**EXERCISE PROMPT**
Tally the lines of the records below that include the word "game", and write down only that tally.

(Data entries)

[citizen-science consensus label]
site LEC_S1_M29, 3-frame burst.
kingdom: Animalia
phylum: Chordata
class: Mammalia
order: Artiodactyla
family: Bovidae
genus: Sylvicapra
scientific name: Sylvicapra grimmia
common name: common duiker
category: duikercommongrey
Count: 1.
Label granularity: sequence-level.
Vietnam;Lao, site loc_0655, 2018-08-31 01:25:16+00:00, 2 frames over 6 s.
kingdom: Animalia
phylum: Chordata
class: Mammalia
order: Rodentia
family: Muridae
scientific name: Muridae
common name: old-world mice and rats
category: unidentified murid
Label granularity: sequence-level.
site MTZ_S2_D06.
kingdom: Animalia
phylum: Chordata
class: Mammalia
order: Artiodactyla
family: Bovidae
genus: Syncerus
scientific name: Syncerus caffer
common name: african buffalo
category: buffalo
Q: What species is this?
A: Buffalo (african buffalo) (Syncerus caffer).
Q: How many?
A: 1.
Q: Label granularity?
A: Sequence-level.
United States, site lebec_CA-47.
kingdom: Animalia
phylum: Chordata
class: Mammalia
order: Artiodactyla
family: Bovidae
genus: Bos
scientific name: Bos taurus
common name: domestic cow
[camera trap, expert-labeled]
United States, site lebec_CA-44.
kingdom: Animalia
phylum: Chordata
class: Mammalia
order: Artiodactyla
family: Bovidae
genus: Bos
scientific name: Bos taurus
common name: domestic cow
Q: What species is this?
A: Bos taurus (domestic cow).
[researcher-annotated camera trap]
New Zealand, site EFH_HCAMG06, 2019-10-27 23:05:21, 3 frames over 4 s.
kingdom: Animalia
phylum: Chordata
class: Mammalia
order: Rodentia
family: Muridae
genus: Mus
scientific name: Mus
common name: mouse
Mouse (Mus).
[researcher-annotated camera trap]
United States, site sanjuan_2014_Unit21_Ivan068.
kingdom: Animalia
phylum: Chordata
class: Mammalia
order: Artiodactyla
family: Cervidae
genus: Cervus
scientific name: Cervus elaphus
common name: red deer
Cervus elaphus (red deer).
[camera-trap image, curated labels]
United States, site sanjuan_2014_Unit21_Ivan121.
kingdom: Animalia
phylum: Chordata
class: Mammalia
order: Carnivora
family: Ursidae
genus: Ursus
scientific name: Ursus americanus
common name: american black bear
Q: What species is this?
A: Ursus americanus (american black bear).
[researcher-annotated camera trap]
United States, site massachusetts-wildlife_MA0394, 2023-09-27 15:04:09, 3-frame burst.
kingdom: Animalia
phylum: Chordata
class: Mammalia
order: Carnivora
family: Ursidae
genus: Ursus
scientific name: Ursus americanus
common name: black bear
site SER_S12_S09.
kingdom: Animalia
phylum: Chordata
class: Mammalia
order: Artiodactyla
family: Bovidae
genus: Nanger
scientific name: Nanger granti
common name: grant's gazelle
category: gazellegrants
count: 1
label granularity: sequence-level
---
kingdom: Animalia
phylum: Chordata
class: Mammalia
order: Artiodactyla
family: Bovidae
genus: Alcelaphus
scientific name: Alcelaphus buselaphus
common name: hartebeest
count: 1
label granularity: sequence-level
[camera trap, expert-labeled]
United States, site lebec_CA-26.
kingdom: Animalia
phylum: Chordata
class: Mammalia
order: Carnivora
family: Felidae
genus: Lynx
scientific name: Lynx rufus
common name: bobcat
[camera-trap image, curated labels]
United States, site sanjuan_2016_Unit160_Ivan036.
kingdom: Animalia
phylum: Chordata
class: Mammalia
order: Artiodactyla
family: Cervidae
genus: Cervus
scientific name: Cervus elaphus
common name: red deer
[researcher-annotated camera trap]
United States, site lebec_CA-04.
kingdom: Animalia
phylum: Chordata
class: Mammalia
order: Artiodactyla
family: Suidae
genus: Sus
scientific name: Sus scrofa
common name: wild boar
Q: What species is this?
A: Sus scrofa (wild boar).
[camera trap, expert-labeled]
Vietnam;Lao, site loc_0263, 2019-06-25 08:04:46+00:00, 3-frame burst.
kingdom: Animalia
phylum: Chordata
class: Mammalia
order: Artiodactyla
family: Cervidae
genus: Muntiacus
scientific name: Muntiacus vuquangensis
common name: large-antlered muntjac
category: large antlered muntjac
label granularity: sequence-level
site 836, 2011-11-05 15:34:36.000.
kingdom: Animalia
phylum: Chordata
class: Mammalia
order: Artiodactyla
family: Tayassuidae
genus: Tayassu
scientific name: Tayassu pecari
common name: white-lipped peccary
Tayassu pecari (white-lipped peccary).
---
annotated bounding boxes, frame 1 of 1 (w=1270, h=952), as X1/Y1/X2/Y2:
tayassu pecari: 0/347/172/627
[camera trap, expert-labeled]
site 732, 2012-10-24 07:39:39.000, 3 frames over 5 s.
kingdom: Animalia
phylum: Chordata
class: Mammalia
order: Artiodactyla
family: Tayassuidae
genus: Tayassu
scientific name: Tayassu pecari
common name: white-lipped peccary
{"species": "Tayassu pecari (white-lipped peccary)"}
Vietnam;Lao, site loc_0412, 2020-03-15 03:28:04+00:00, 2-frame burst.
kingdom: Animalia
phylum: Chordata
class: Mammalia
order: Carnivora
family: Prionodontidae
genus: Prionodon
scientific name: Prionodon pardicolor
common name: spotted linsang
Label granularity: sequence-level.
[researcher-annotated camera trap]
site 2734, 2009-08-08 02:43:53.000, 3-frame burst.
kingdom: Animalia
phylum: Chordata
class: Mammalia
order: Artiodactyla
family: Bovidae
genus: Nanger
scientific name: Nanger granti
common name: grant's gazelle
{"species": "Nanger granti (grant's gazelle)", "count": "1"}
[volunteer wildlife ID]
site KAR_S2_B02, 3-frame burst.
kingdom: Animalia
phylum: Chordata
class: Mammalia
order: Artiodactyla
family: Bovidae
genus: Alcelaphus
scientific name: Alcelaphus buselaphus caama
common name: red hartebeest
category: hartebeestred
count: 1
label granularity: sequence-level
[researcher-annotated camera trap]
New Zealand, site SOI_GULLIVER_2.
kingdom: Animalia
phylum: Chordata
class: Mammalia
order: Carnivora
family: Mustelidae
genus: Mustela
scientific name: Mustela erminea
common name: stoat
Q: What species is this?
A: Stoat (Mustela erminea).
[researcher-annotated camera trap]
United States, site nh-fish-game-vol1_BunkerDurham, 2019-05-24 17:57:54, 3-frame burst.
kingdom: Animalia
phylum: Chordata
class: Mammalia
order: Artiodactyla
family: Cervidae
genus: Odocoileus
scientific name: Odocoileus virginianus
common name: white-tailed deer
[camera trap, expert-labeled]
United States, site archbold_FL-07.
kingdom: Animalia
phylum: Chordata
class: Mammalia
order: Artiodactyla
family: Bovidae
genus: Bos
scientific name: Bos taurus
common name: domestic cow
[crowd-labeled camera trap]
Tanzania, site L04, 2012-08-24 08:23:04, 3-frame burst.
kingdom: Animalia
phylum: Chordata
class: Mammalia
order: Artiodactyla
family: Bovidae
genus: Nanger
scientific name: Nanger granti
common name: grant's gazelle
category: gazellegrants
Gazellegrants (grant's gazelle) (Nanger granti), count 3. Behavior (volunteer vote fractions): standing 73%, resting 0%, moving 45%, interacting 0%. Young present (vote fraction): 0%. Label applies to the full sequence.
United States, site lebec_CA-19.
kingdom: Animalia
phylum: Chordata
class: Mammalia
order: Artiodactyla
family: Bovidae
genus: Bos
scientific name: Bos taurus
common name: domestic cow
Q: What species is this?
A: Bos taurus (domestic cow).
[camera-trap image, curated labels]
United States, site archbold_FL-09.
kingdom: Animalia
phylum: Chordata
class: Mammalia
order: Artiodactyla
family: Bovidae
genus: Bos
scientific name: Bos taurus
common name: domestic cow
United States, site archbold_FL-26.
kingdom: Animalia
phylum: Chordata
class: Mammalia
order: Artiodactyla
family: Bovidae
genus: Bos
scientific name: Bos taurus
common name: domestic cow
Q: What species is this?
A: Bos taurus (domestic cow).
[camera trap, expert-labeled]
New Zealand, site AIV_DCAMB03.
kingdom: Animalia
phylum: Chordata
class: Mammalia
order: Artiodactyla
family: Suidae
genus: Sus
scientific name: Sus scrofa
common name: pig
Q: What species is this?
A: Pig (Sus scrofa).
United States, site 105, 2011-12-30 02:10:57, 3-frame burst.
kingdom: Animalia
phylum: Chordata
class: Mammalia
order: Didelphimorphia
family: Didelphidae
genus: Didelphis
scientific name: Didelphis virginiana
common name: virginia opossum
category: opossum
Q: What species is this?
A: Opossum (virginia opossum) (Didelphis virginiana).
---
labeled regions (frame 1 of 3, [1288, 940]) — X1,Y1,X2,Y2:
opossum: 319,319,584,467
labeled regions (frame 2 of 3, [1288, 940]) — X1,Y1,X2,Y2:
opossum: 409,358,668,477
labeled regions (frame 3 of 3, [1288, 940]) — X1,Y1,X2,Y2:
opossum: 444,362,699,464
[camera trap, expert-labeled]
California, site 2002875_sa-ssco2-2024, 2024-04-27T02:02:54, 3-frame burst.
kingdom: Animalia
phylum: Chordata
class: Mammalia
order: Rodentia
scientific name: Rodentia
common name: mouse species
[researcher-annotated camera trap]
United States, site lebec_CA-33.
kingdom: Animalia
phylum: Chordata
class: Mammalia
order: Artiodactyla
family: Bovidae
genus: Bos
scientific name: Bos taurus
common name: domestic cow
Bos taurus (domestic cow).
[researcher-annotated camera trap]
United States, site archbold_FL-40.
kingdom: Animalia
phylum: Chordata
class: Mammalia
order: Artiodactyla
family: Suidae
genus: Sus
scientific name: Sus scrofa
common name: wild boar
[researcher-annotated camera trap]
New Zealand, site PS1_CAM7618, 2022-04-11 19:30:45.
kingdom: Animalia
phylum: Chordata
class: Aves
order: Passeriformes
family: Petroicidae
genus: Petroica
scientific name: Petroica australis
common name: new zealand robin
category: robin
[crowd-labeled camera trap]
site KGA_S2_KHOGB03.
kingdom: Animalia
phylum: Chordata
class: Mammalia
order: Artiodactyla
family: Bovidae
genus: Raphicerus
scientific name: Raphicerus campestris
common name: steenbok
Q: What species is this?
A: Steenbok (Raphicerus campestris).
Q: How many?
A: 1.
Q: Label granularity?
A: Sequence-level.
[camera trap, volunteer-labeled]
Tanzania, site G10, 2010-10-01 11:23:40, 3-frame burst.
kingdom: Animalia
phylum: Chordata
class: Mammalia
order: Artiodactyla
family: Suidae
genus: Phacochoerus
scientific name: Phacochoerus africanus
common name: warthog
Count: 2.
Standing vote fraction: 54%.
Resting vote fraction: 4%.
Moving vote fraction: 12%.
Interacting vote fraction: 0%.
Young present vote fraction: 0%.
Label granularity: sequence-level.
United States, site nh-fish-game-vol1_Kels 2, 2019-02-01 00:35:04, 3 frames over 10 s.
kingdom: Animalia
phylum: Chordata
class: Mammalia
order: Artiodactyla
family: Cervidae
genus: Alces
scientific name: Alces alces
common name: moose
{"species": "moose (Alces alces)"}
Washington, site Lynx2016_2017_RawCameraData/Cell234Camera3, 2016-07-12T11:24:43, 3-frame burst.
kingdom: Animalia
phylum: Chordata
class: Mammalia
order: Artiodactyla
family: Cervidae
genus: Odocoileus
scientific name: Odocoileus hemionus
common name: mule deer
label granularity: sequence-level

**RESPONSE**
2